(Task requirements): In full and exactly, please return the records, but keep out the pictures.

━━━━━ Data ━━━━━

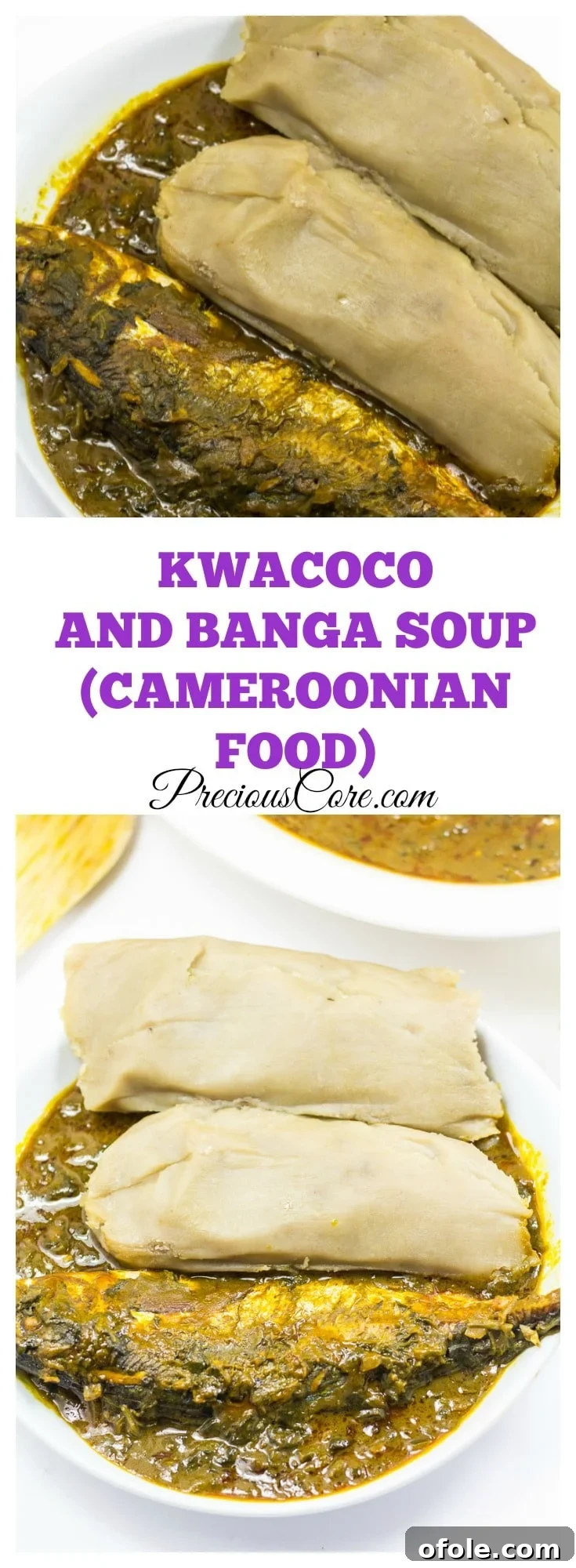 Savory Kwacoco and Palm Nut Soup 8 Pin image: Kwacoco and Banga Soup - Delicious Cameroonian Food Recipe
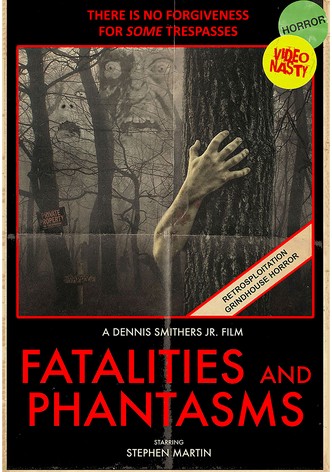 Fatalities and Phantasms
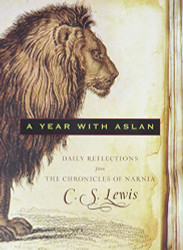 Year with Aslan: Daily Reflections from The Chronicles of Narnia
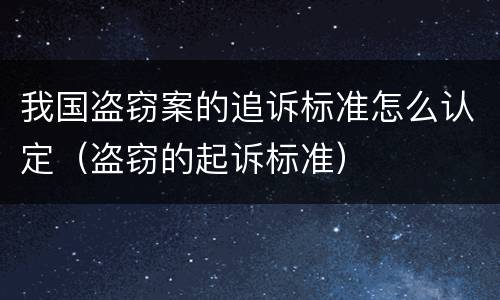 我国盗窃案的追诉标准怎么认定（盗窃的起诉标准）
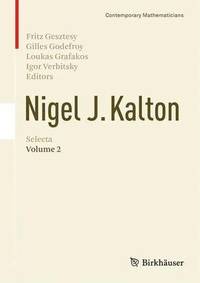bokomslag Nigel J. Kalton Selecta: Volume 2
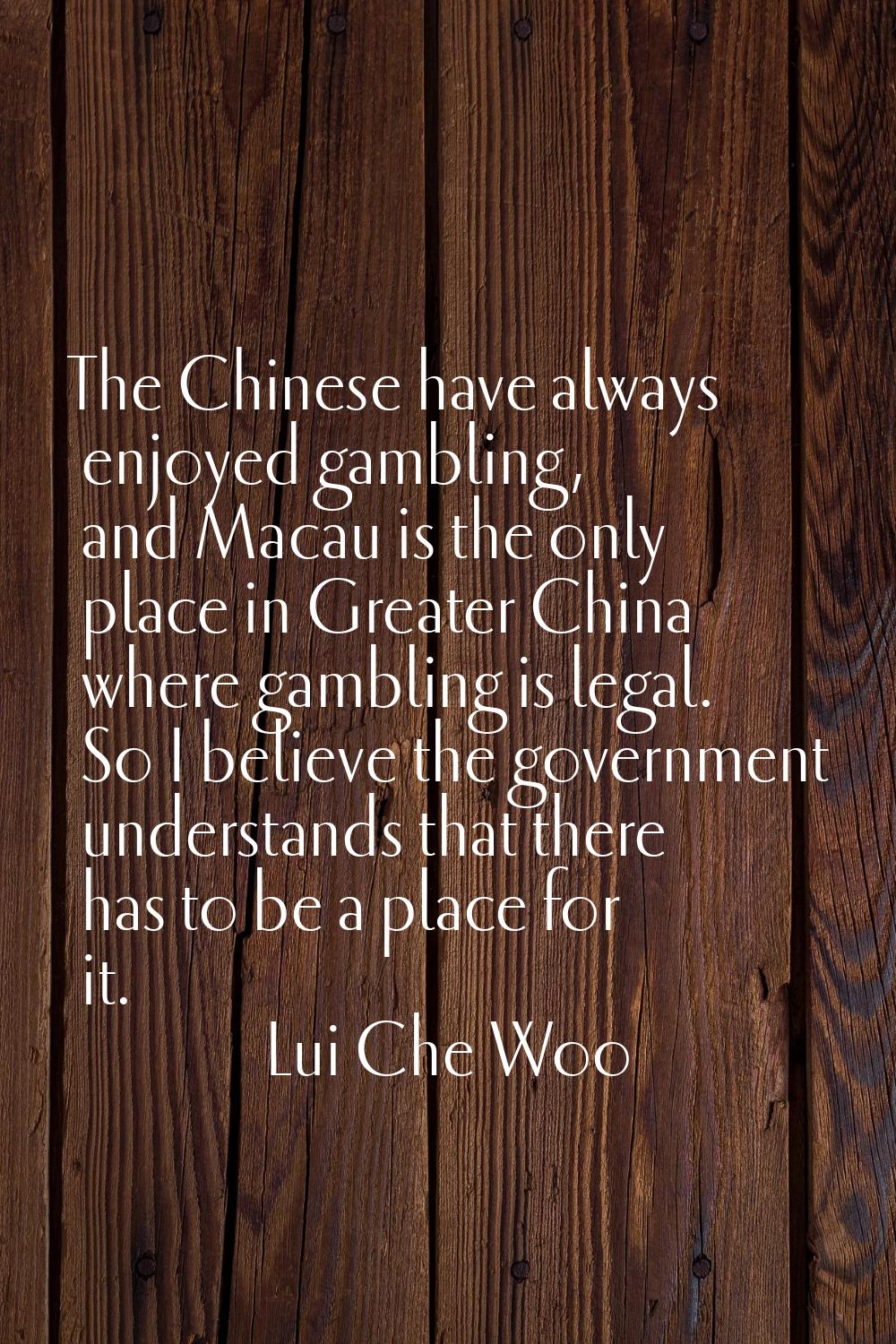 The Chinese have always enjoyed gambling, and Macau is the only place in Greater China where gambli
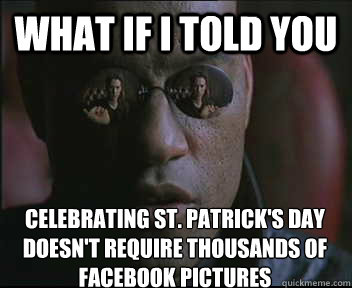 What if I told you celebrating St. Patrick's day doesn't require thousands of facebook pictures  Morpheus SC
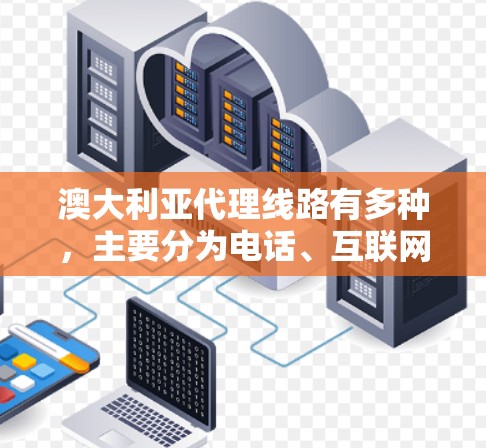 澳大利亚代理线路有多种，主要分为电话、互联网和在线平台等。以下是关于澳大利亚代理线路的一些详细信息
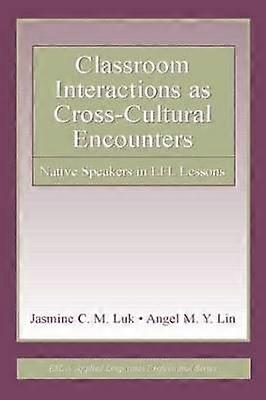 Classroom Interactions as Cross-Cultural Encounters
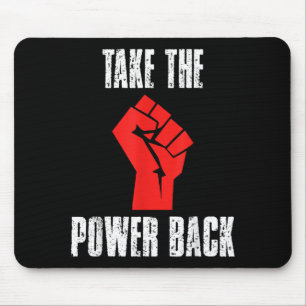 Raised Fist - Take The Power Back Inspirational Mouse Mat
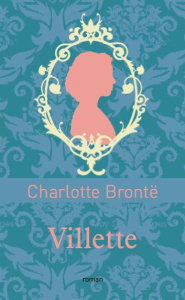 Villette. Edition de luxe - Brontë Charlotte ; Baccara Gaston ; Viéville Degeo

━━━━━

(Your solution):
 Savory Kwacoco and Palm Nut Soup 8 Pin image: Kwacoco and Banga Soup - Delicious Cameroonian Food Recipe
 Fatalities and Phantasms
 Year with Aslan: Daily Reflections from The Chronicles of Narnia
 我国盗窃案的追诉标准怎么认定（盗窃的起诉标准）
bokomslag Nigel J. Kalton Selecta: Volume 2
 The Chinese have always enjoyed gambling, and Macau is the only place in Greater China where gambli
 What if I told you celebrating St. Patrick's day doesn't require thousands of facebook pictures  Morpheus SC
 澳大利亚代理线路有多种，主要分为电话、互联网和在线平台等。以下是关于澳大利亚代理线路的一些详细信息
 Classroom Interactions as Cross-Cultural Encounters
 Raised Fist - Take The Power Back Inspirational Mouse Mat
 Villette. Edition de luxe - Brontë Charlotte ; Baccara Gaston ; Viéville Degeo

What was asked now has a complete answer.